Steel cutting for the first tug began in September 2020, with formal construction following in November 2020. The first two tugs (Haro and Barkerville) are expected to be launched in Isle-aux-Coudres, Quebec, in April 2022 and June 2022, respectively. They are scheduled to be delivered to the West Coast by sealift, to the RCN’s Maritime Forces Pacific in Esquimalt, British Columbia, in 2022.
When ready, Canso and Stella Maris will sail to Maritime Forces Atlantic in Halifax, Nova Scotia, in 2023 and 2024.
- Naval Large Tug #1 Haro – This name is taken from the Haro Strait, which connects the Straits of Georgia and Juan de Fuca in British Columbia, and is frequently transited by Royal Canadian Navy vessels proceeding north from Esquimalt, the home of our Pacific Fleet.
- Naval Large Tug #2 Barkerville – This name is taken from the Second World War-era Ville-class tug of the same name,which capsized and sank at the entrance of Bedwell Harbour, British Columbia, on 17 December 1945, while towing His Majesty’s Canadian Ship (HMCS) Hespeler to its mooring.
- Naval Large Tug #3 Canso – This name is taken from the Canso Strait separating Nova Scotia from Cape Breton Island. This is a region that figures prominently in Canada’s formative history. It also reflects the Royal Canadian Navy’s past with HMCS Canso, a minesweeper that served in the Pacific and Atlantic during the Second World War, and was on hand at D-Day.

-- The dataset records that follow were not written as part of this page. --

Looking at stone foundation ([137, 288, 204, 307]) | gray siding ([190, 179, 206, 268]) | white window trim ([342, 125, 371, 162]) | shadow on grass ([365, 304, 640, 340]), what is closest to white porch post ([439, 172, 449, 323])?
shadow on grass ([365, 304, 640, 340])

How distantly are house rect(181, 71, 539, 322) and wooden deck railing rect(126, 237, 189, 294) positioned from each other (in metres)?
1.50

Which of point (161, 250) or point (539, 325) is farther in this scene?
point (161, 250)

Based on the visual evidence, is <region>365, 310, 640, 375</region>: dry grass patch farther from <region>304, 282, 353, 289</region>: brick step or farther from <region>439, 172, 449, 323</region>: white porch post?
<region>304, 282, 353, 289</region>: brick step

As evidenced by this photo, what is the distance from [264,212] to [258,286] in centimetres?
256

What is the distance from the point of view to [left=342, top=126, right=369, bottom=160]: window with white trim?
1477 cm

- Naval Large Tug #4 Stella Maris – This name was selected in recognition of the valiant actions of the crew of the tug that came to the assistance of the French munitions ship, SS Mont-Blanc on 6 December 1917, in Halifax Harbour. The tug crew tried to fight a fire on board Mont-Blanc, and recognizing that they had insufficient water to quench the fire, selflessly attempted to tow the burning vessel away from shore. The tug was severely damaged and 19 personnel on board perished when Mont-Blanc then erupted in the disaster known as the Halifax Explosion.
“While the names of these tugs, Haro, Barkerville, Canso, and Stella Maris, provide important linkages to Canada’s rich maritime history, their role is very much tied to our future,” noted VAdm Baines. “Serving on both coasts, this new fleet of tugs will support the Royal Canadian Navy’s future fleet, including the two Arctic and Offshore Patrol Ships we’ve already received, and the four more to come, two Joint Support Ships and 15 Canadian Surface Combatants. By supporting this future fleet, these new tugs will provide an important capability to help us to continue to meet Canada’s defence requirements over the decades to come.”
Filomena Tassi, Minister of Public Services and Procurement Canada, congratulated the Royal Canadian Navy on this important milestone. “Thanks to the National Shipbuilding Strategy, this future fleet will provide Royal Canadian members with safe, reliable ships to carry out their important work on behalf of Canada. Their construction is also contributing to the creation of jobs and strengthening Canada’s economy.”